■ WORK TO DO
Please pull out each line in the listing below that contains the word "from".

■ ENTRIES SHOWN
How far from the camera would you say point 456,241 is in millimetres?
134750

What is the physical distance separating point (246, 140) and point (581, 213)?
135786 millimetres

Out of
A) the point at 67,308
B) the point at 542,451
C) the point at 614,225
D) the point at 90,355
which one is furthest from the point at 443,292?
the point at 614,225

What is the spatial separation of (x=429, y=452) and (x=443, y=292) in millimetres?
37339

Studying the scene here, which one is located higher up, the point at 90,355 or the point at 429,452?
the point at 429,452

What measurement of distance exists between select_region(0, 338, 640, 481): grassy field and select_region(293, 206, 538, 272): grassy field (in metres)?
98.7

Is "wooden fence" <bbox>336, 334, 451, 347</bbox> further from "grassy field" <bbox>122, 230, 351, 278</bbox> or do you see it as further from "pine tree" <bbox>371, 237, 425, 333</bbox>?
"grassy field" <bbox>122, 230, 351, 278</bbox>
...
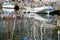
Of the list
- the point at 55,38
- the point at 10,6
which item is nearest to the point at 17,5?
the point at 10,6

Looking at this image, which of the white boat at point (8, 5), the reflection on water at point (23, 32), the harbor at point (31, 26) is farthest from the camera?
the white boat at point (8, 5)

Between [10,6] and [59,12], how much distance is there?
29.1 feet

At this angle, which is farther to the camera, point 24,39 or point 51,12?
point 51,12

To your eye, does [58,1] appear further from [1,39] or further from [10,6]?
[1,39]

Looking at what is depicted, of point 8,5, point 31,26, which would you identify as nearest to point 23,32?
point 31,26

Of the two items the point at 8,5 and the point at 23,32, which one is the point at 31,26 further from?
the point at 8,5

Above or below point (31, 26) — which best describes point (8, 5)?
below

■ TASK RESULT
How far from the camera would you say point 456,241 is in millimetres?
which one is furthest from the point at 443,292?
Is "wooden fence" <bbox>336, 334, 451, 347</bbox> further from "grassy field" <bbox>122, 230, 351, 278</bbox> or do you see it as further from "pine tree" <bbox>371, 237, 425, 333</bbox>?
Looking at this image, which of the white boat at point (8, 5), the reflection on water at point (23, 32), the harbor at point (31, 26) is farthest from the camera?
To your eye, does [58,1] appear further from [1,39] or further from [10,6]?
Of the two items the point at 8,5 and the point at 23,32, which one is the point at 31,26 further from?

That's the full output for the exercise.